Ade lo fissava duramente, ma sotto quell’espressione truce si nascondeva un profondo dispiacere per suo figlio, affranto per la morte della sorella. Immaginai che neppure per il Signore dei Morti dovesse essere piacevole vedere la morte della propria figlia e non poter fare nulla.
- Io la rivorrei solo indietro. Per favore padre,lasci che.. – provò a dire Nico, con la voce tremante.
- Non ci pensare nemmeno! – Ade urlò così forte che le parenti della stanza tremarono. Poi sembrò accorgersi dell’esagerazione del suo tono, si schiarì la voce e continuò.
- Ascolta, Nico. Le persone muoiono in tutte le circostanze e nella maggior parte dei casi ingiustamente, fidati, ho esperienza. Ma se qualcuno muore, non puoi pensare di riportarlo in vita. Sarebbe egoista da parte tua, e poi tutti i miei spiriti mi assillerebbero con storie tipo “Hai fatto favoritismi perché quella era tua figlia” e bla bla bla. Se i vivi sapessero che è possibile riportare in vita i morti,cercherebbero in ogni modo di resuscitare i loro cari. E questo sarebbe un grosso problema, lo capisci vero? – dichiarò con voce ferma ma calma.
Nico abbassò la testa, e la sua espressione in quel momento mi fece capire quanto era distrutto.
- Si, padre. – disse con un filo di voce.
- Bene – si rilassò Ade, sistemandosi sul suo trono – Adesso va’, e non agire più d’impulso o sarai severamente punito. – detto questo, la stanza si oscurò e io mi svegliai.

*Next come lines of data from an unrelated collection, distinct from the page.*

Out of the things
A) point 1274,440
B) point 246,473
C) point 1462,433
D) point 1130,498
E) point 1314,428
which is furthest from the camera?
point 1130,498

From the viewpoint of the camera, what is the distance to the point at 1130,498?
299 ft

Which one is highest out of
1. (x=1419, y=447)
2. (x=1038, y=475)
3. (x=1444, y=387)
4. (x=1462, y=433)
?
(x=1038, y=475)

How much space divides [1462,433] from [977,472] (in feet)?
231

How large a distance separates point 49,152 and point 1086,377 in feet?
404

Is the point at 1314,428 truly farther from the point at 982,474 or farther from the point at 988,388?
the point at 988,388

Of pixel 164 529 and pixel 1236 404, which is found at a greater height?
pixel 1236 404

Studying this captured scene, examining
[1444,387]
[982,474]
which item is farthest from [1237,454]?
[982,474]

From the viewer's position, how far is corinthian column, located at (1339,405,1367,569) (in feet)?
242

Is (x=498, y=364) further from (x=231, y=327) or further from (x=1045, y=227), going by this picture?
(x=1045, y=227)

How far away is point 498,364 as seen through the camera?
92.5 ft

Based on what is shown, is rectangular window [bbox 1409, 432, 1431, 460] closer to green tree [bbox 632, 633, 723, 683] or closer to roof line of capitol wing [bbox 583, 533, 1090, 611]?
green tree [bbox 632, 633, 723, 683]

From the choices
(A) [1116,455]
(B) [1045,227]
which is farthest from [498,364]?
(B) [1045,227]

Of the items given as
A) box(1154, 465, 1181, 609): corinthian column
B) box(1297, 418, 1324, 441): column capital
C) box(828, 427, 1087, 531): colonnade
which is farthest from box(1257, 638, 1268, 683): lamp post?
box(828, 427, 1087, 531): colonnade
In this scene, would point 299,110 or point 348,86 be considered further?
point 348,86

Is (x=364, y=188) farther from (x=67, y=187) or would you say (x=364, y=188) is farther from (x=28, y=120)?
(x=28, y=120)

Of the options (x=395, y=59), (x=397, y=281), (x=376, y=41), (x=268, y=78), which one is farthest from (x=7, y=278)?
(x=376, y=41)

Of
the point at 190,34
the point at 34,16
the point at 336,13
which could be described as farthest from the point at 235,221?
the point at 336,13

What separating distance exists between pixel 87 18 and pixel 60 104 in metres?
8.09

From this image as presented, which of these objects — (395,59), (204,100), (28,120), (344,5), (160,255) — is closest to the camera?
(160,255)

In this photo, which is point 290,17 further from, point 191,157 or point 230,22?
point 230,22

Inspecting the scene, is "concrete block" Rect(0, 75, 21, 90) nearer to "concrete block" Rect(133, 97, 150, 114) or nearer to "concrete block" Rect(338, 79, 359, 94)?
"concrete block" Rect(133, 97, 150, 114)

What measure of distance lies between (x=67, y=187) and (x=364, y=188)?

- Percy.. Percy? Svegliati.. Siamo arrivati! – qualcuno mi stava strattonando per il braccio e mi stava intimando di aprire gli occhi. Fui sorpreso quando vidi che quello di fronte a me era il viso di Annabeth, ancora profondamente segnato dalle occhiaie.

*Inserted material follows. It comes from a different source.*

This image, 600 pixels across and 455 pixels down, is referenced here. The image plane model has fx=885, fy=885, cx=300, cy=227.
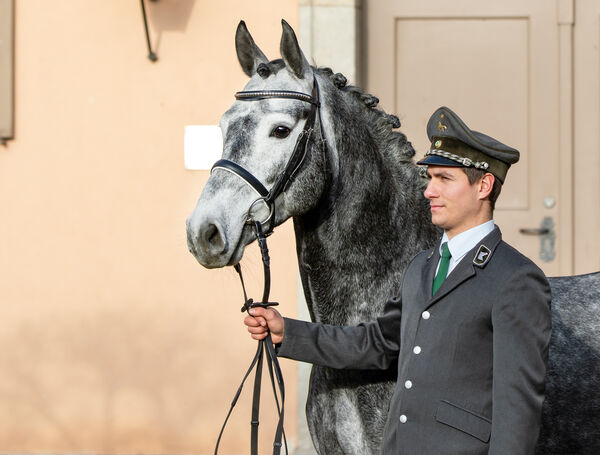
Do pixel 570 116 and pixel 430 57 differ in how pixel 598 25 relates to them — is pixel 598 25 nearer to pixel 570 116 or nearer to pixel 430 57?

- Io.. Nico.. Il sogno.. – balbettai in modo confuso. Annabeth inarcò un sopracciglio e quando sentì il nome di Nico mi strinse di più il braccio e trasalì. Dopodiché si guardò intorno.
- Non qui. Sistemiamoci nelle camere e poi mi racconti. – era incredibile perché in un attimo sembrava essere la ragazza di sempre. Sapevo quanto il nome di Nico la rendesse nervosa ma sapevo che si sforzava di comportarsi come prima per non farmi preoccupare. Le fui improvvisamente molto grato.

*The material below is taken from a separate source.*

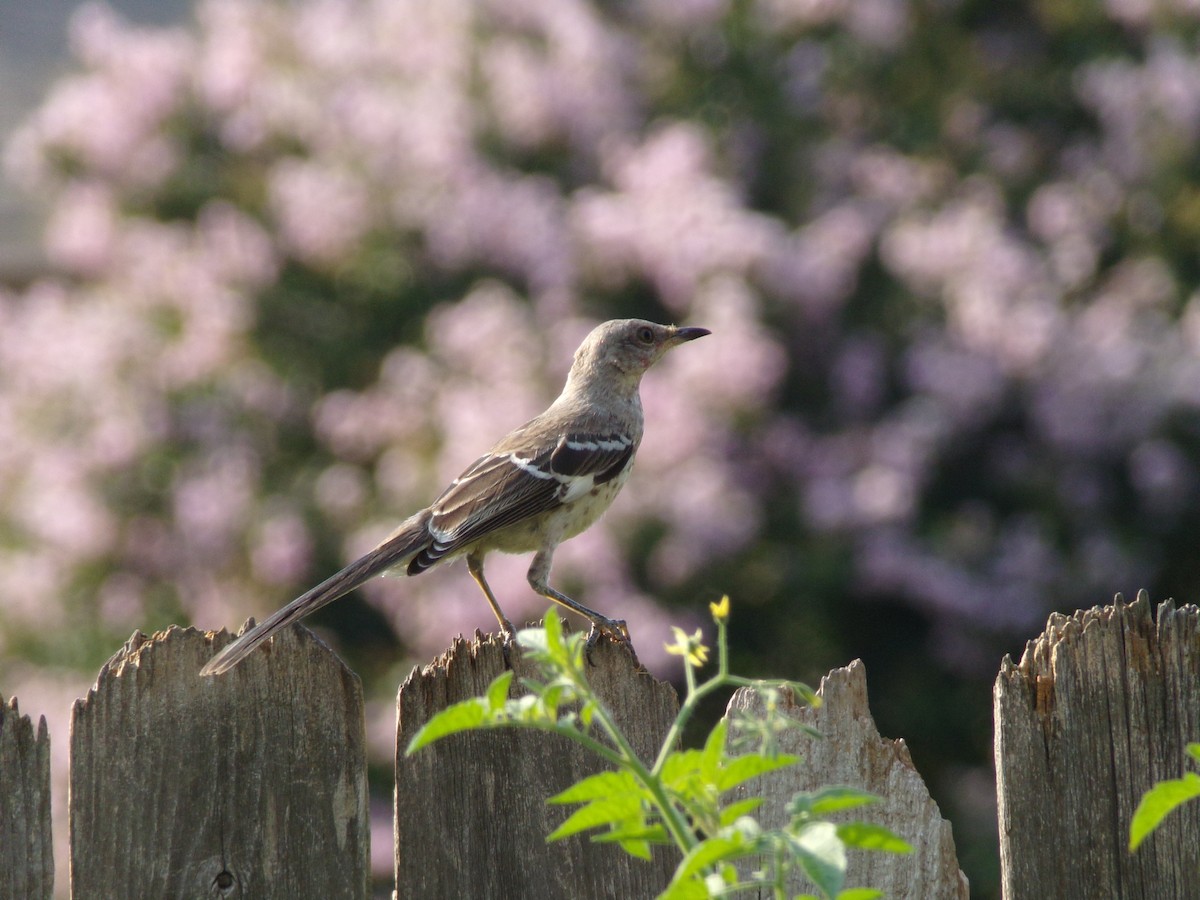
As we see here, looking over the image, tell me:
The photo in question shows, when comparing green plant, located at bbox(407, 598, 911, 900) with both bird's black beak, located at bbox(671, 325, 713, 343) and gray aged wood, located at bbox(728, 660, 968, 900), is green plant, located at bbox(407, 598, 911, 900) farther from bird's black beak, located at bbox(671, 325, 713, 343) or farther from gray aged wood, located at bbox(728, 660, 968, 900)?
bird's black beak, located at bbox(671, 325, 713, 343)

Una volta entrati nell’albergo, ci divisero nelle camere. Io ero nella stanza da solo, come tutti gli altri ragazzi perché, essendo solo 14 in classe, erano riusciti a darci una stanza a testa. Così, dopo aver sistemato tutte le mie cose, corsi nella stanza di Annabeth .
- Allora? – mi fece lei, guardandomi, seduta con le gambe incrociate sul letto di fronte a me. Okay, ammetto che quella situazione mi imbarazzava, soprattutto perché era sera e io ero nella stanza di Annabeth seduto sul suo letto. E lei era in pigiama.
Mi sforzai di rimanere serio e concentrato e le raccontai del mio sogno. Lei restò immobile a guardarmi mentre parlavo, e si mosse solo il tempo di risistemarsi dietro l’orecchio una ciocca di capelli che le era finita davanti al viso. Alla fine del mio racconto, chiuse gli occhi e sospirò.
- Dovevamo aspettarcelo – disse solamente, lasciandomi col dubbio che lei lo sospettasse – o, in qualche modo, lo sapesse – già.
- Ad ogni modo, non credo che possiamo fare molto. Anche se provassimo ad avvicinarci.. Bhe.. Hai visto no? – la sua espressione era afflitta e io decisi di non continuare oltre la conversazione. Cercai di calmarla posando una mano sulla sua e le sorrisi.
- Andrà tutto bene, vedrai – le dissi, anche se non ci credevo molto neppure io.
Lei distolse immediatamente lo sguardo, senza però lasciare la mia mano, e annuì piano. D’un tratto mi sentii terribilmente in imbarazzo, così cercai di levarmi di torno il prima possibile.
- Allora, ehm – provai a dire, sfilando a malincuore la mano dalla sua – ci vediamo domani. -
- Buonanotte, Testa D’Alghe – mi sussurrò lei, con lo sguardo basso sul piumino dell’albergo. Mi sentivo un idiota e un insensibile e mollarla lì in quel modo,ma avevo già sforato il coprifuoco di molto e non potevo di certo restare a dormire con lei. Mi costrinsi a chiudere la porta alle mie spalle e, dopo aver controllato che non ci fosse nessuno in corridoio, mi infilai nella mia stanza che, per fortuna, era proprio di fronte a quella di Annabeth.
Mi infilai in fretta nel letto, aspettando di addormentarmi con una fitta al cuore che non sembrava volermi abbandonare.